Rating agency Moody’s has downgraded SSE’s rating from A3 to Baa1. It has also downgraded SSE’s hybrid notes (from Baa2 to Baa3).

The rating agency began a review in September, after SSE’s announced  losses in its energy trading division, and took into account the cancellation of plans to spin off its retail business with Npower .

“We expect a sustained period of higher debt and lower cash flows as a result of difficult trading conditions across several divisions, including recent gas trading losses, acute competitive and regulatory pressures in retail energy supply and suspension of the capacity market, as well as the likelihood of falling returns in regulated networks,” said Graham Taylor, a Moody’s vice president and lead analyst for SSE.
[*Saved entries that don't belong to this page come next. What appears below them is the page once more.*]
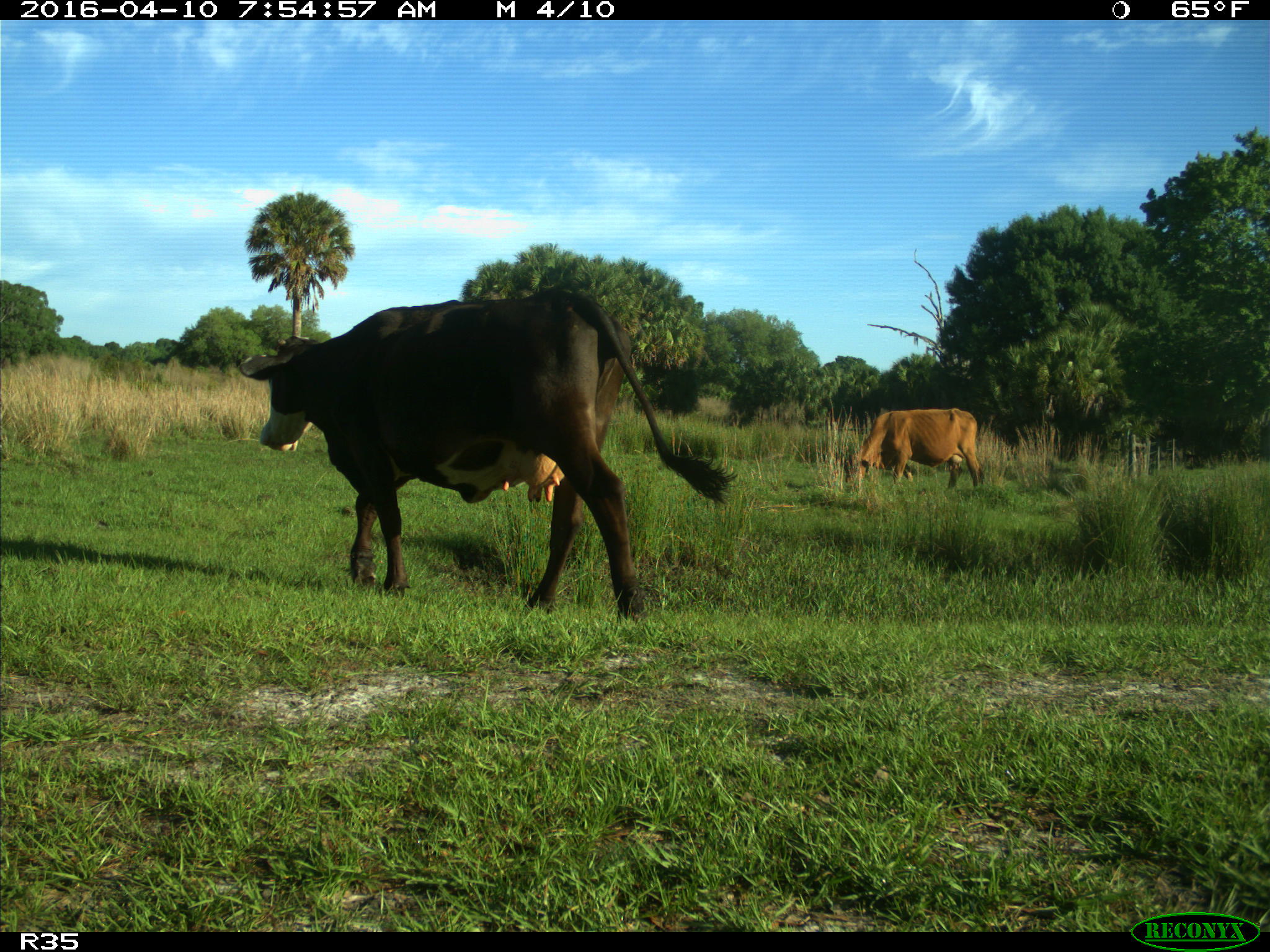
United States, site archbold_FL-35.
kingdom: Animalia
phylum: Chordata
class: Mammalia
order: Artiodactyla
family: Bovidae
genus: Bos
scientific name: Bos taurus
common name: domestic cow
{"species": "Bos taurus (domestic cow)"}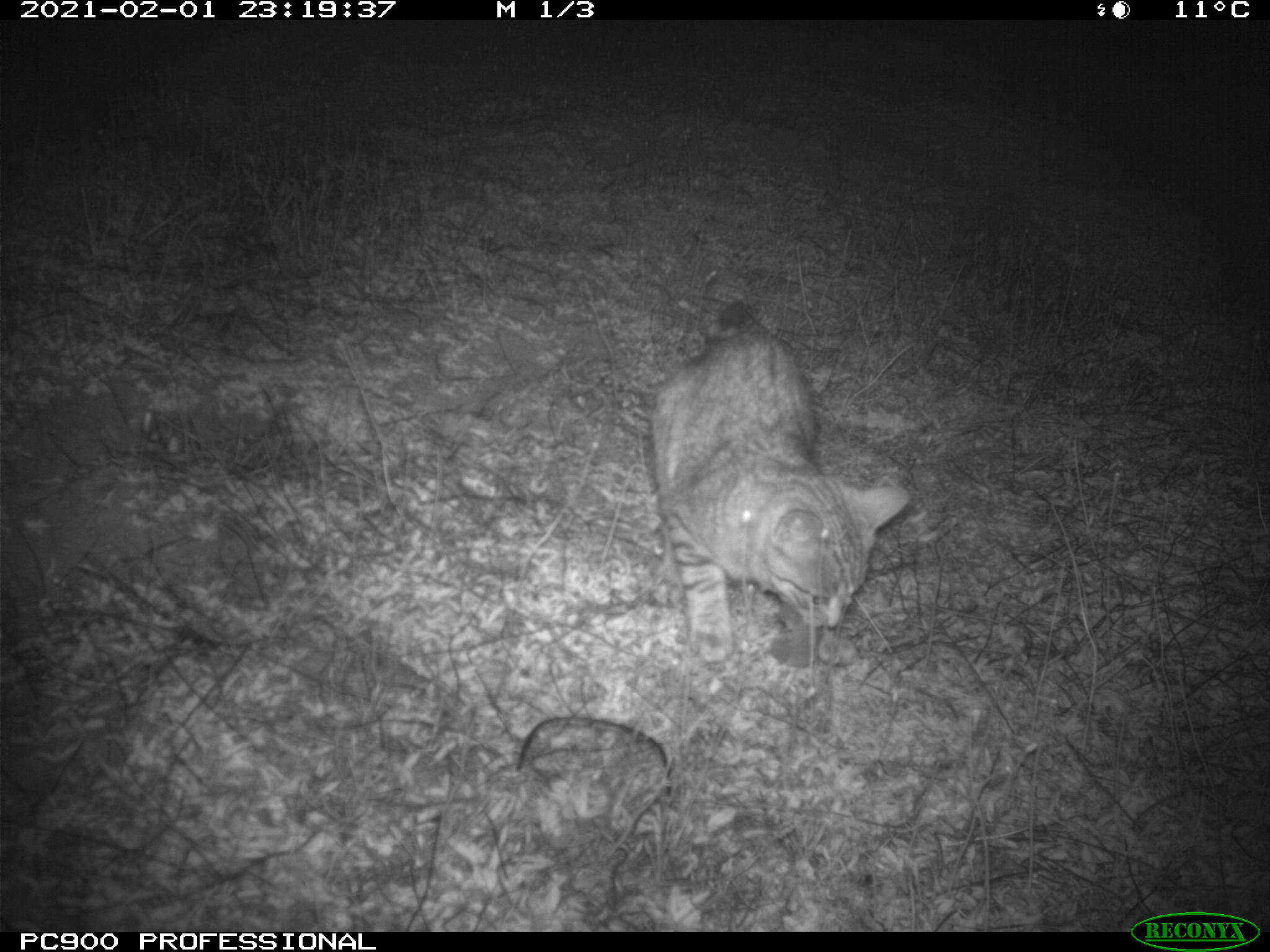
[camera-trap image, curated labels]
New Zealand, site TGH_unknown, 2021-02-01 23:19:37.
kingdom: Animalia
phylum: Chordata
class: Mammalia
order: Carnivora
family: Felidae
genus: Felis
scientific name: Felis catus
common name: domestic cat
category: cat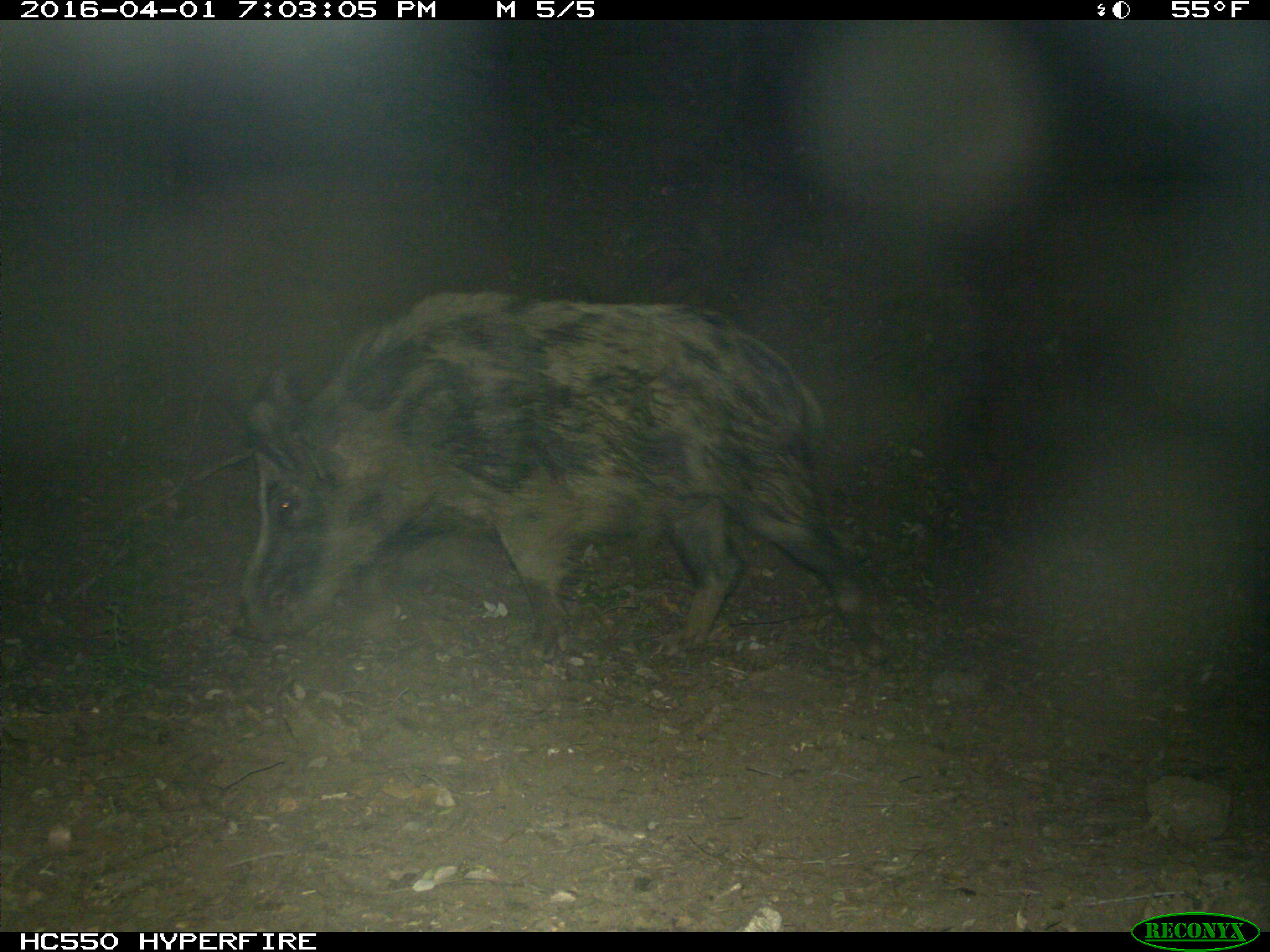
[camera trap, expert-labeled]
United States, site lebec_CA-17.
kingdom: Animalia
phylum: Chordata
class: Mammalia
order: Artiodactyla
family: Suidae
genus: Sus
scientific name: Sus scrofa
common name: wild boar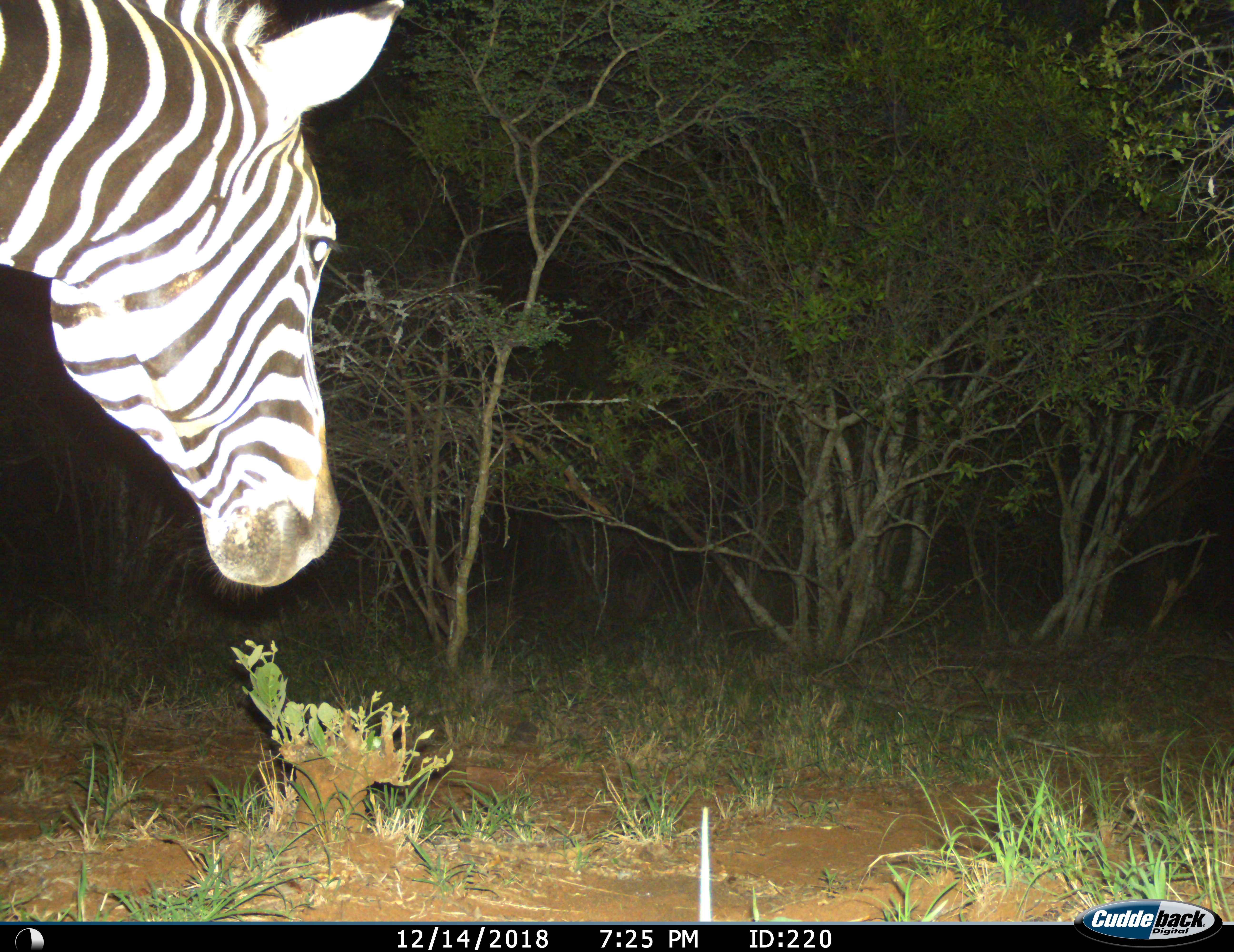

“In addition, termination of the planned demerger of SSE Energy Services shows that there is no easy solution to the challenges posed by re-regulation of energy supply in Great Britain,” Taylor added.

Moody’s expects weaker cash flows from gas trading, retail energy supply and generation, and correspondingly higher net debt. It believes that improving the company’s position will depend on factors beyond the company’s control, including restarting payments in the Capacity Market and the extent to which expected returns are cut for regulated energy networks (although SSE’s stake in such networks is nevertheless seen as positive and expected to result in stable returns)However, Moody’s thought capacity markets will be restored in some form by October 2019. 

If SSE succeeds in finding a buyer for its domestic supply business the terms “could cause metrics to weaken further”, it said. That has generated consistent operating profits of around £260 million annually (around 15% of group operating profit), but will be “modestly profitable” with Ofgem’s price cap in place.

The downgrade in the ratings of SSE Energy Supply Ltd and SSE Generation Ltd follows that of SSE plc. 

Gregor Alexander, finance director, SSE plc, said:“We have had constructive discussions with both Moody’s and S&P and understand why they have taken these decisions.  A Baa1/ BBB+ credit rating is one of the strongest held by private sector utilities across Europe and it should not have a significant impact on our ability to secure funding at competitive rates.

“As a company with an increasing focus on regulated energy networks and renewable energy we remain committed to a strong balance sheet, supported by financial discipline and a commitment to taking the right decisions for the long term.”